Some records
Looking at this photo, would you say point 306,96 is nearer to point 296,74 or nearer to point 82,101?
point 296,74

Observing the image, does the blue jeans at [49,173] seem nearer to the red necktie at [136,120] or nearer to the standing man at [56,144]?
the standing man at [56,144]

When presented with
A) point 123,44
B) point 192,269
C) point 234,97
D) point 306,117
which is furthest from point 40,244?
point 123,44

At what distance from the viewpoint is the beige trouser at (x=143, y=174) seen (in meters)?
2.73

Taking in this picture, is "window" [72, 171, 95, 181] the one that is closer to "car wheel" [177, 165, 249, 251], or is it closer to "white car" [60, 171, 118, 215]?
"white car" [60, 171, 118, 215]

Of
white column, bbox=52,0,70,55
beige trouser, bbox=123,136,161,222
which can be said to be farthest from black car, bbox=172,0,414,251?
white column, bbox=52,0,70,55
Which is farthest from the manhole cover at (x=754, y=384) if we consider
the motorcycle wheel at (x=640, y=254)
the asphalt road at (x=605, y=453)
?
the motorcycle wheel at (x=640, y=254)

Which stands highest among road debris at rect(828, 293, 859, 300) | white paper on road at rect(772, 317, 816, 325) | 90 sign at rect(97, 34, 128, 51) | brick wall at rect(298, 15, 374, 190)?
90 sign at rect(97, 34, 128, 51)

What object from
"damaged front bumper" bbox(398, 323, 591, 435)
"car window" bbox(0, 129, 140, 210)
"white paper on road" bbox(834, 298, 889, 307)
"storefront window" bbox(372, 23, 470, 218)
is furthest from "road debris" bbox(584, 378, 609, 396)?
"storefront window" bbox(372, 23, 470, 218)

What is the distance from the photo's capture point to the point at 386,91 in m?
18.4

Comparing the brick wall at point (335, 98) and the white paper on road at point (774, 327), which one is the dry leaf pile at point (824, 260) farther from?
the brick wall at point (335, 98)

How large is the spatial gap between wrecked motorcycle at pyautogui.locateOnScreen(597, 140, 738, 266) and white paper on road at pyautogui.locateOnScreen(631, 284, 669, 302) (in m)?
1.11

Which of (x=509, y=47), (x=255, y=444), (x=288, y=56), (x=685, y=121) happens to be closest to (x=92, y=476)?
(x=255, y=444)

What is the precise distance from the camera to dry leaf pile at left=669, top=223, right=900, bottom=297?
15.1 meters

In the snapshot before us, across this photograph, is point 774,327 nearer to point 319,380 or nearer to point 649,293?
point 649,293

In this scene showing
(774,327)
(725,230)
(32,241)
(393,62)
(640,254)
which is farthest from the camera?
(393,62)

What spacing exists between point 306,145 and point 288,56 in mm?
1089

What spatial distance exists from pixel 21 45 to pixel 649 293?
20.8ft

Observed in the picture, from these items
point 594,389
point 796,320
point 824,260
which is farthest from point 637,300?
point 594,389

TASK DESCRIPTION:
Replace "white paper on road" with "paper scrap on road" everywhere in the records, and write all the records out again with nothing else altered.

SOLUTION TO THIS PROBLEM:
Looking at this photo, would you say point 306,96 is nearer to point 296,74 or nearer to point 82,101?
point 296,74

Observing the image, does the blue jeans at [49,173] seem nearer to the red necktie at [136,120] or nearer to the standing man at [56,144]?
the standing man at [56,144]

When presented with
A) point 123,44
B) point 192,269
C) point 234,97
D) point 306,117
which is furthest from point 40,244?
point 123,44

At what distance from the viewpoint is the beige trouser at (x=143, y=174) seen (in meters)?
2.73

Taking in this picture, is "window" [72, 171, 95, 181] the one that is closer to "car wheel" [177, 165, 249, 251], or is it closer to "white car" [60, 171, 118, 215]?
"white car" [60, 171, 118, 215]

Of
white column, bbox=52,0,70,55
beige trouser, bbox=123,136,161,222
which can be said to be farthest from black car, bbox=172,0,414,251?
white column, bbox=52,0,70,55
Which is farthest from the manhole cover at (x=754, y=384) if we consider
the motorcycle wheel at (x=640, y=254)
the asphalt road at (x=605, y=453)
?
the motorcycle wheel at (x=640, y=254)

Which stands highest among road debris at rect(828, 293, 859, 300) | paper scrap on road at rect(772, 317, 816, 325) | 90 sign at rect(97, 34, 128, 51) | brick wall at rect(298, 15, 374, 190)?
90 sign at rect(97, 34, 128, 51)

What object from
"damaged front bumper" bbox(398, 323, 591, 435)
"car window" bbox(0, 129, 140, 210)
"paper scrap on road" bbox(834, 298, 889, 307)
"storefront window" bbox(372, 23, 470, 218)
is furthest from "road debris" bbox(584, 378, 609, 396)?
"storefront window" bbox(372, 23, 470, 218)

What is the distance from the photo's capture point to the point at 386,91 in m?
18.4

Comparing the brick wall at point (335, 98) and the paper scrap on road at point (774, 327), which one is the dry leaf pile at point (824, 260) farther from?
the brick wall at point (335, 98)

How large is the spatial gap between wrecked motorcycle at pyautogui.locateOnScreen(597, 140, 738, 266) and paper scrap on road at pyautogui.locateOnScreen(631, 284, 669, 302) (in m)?
1.11

Which of (x=509, y=47), (x=255, y=444), (x=288, y=56), (x=685, y=121) happens to be closest to (x=92, y=476)?
(x=255, y=444)

What is the precise distance from the camera to dry leaf pile at left=669, top=223, right=900, bottom=297?
15.1 meters

In the snapshot before us, across this photograph, is point 774,327 nearer to point 319,380 or nearer to point 649,293?
point 649,293

In this scene showing
(774,327)
(725,230)
(32,241)
(393,62)
(640,254)
which is farthest from the camera?
(393,62)

What spacing exists between point 306,145 and point 288,56 in mm?
1089

What spatial distance exists from pixel 21 45 to pixel 649 293?
20.8ft

Observed in the picture, from these items
point 594,389
point 796,320
point 824,260
which is farthest from point 637,300?
point 594,389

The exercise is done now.